GOAL OF THE EXERCISE →
Summarize the facial keypoint post in two sentences.

QUOTED PASSAGE →
Facial Keypoint Detection with Neural Networks

Wednesday. November 24, 2021 - 12 mins

Facial Keypoint Detection with Neural Networks

Acknowledgement: This project is from CS194-26 Project 5 at UC Berkeley. More info can be found here.

In this project, I will use convolutional neural networks to automatically detect facial keypoints. The tool I use is PyTorch.

Part 1: Nose Tip Detection

In this part, I will detect only the nose tip point.

Dataloader

To preprocess the images, I turn them into grayscale and then normalize them to scale from -0.5 to 0.5. The output of skimage.color.rgb2gray already gives floating values from 0 to 1. All I have to do is just deduct 0.5 off. The images are resized to (60, 80). Then, I need to define the nose tip dataset. It inherits PyTorch’s Dataset class. For the __getitem()__ function, I use the example code for help. The dataloader wraps up this dataset with batch_size=1 since it is a small dataset.

Below are some sampled images visualized with ground-truth keypoints.

samples with nose tip

CNN

The model I use is below.

model for nose tip detection

Loss Function and Optimizer

criterion = nn.MSELoss()
optimizer = optim.Adam(net.parameters(), lr=1e-3)

I use MSE(mean squared error loss) as loss function and Adam with learning rate 1e-3 as optimizer.

I split my dataset to 192 images of training set and 48 images of validation set. I train for 25 epochs, and below is the the train and validation MSE loss plot across epochs.

(Lines from a dataset)

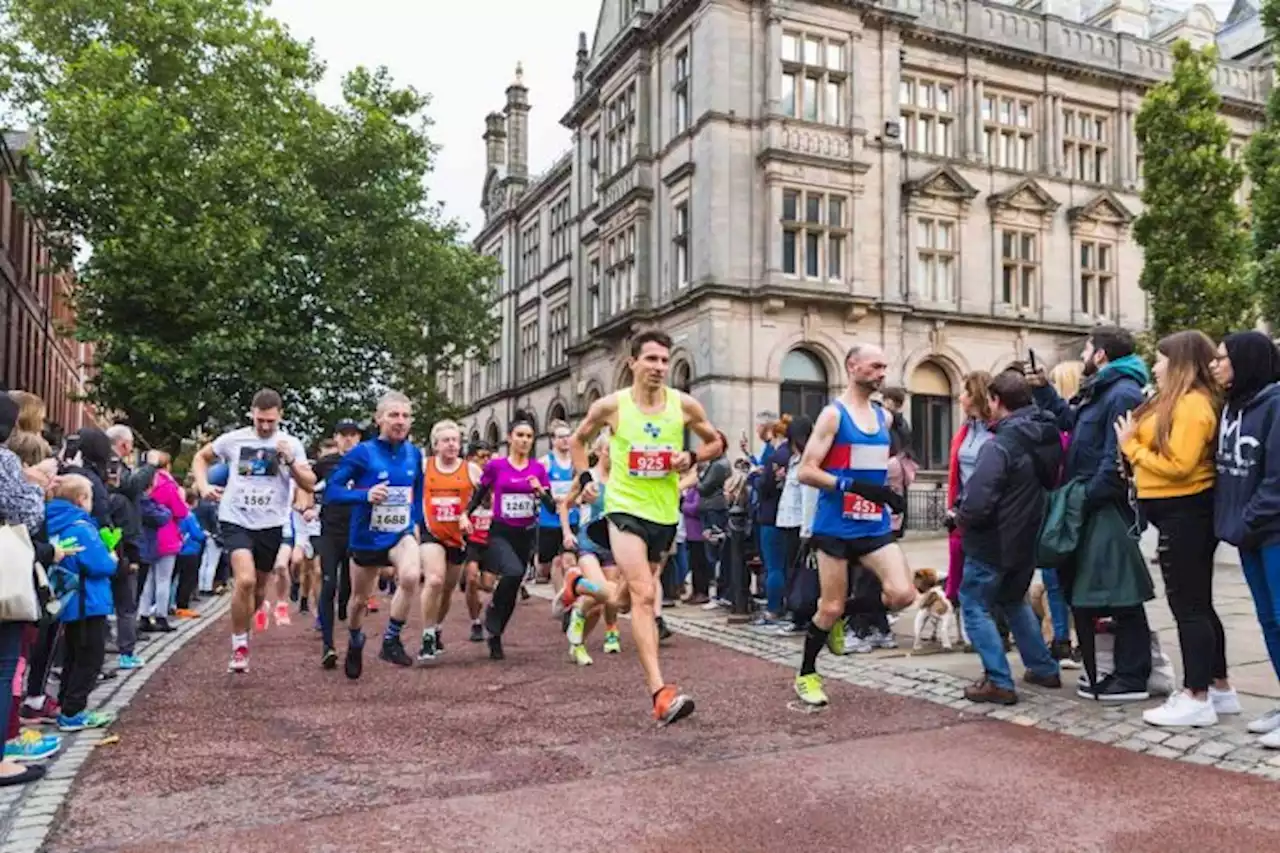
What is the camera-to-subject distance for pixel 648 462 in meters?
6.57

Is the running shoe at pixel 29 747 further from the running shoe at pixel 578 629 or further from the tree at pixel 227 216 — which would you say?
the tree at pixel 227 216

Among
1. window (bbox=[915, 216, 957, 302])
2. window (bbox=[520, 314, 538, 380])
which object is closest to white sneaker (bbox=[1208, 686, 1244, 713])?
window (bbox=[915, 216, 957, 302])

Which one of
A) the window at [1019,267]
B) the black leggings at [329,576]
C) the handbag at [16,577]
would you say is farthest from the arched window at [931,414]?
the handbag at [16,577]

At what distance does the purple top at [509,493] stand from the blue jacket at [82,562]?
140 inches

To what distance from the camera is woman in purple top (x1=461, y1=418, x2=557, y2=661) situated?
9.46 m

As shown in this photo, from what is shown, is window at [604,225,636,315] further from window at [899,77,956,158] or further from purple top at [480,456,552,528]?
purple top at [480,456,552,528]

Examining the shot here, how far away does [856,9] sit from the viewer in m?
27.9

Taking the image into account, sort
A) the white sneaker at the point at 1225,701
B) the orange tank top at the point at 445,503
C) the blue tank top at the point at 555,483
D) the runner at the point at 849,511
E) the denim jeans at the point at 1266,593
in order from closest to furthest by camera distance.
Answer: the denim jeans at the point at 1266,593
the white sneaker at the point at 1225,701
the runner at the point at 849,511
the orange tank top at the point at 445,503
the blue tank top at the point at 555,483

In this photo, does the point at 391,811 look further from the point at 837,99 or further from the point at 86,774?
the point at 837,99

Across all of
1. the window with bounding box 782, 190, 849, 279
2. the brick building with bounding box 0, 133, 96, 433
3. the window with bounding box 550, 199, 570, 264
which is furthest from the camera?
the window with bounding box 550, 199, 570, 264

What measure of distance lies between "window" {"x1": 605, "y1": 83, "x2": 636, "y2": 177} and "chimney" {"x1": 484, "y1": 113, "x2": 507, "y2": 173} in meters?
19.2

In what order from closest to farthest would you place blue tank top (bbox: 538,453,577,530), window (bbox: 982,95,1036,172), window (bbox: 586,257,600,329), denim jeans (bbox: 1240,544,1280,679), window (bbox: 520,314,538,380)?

THE SOLUTION →
The post describes a CS194-26 project from UC Berkeley that uses convolutional neural networks in PyTorch to detect facial keypoints automatically, starting with only the nose tip. Images are turned to grayscale, scaled from -0.5 to 0.5, and resized to (60, 80); the model is then trained for 25 epochs with MSE loss and the Adam optimizer at a learning rate of 1e-3, using 192 training images and 48 validation images.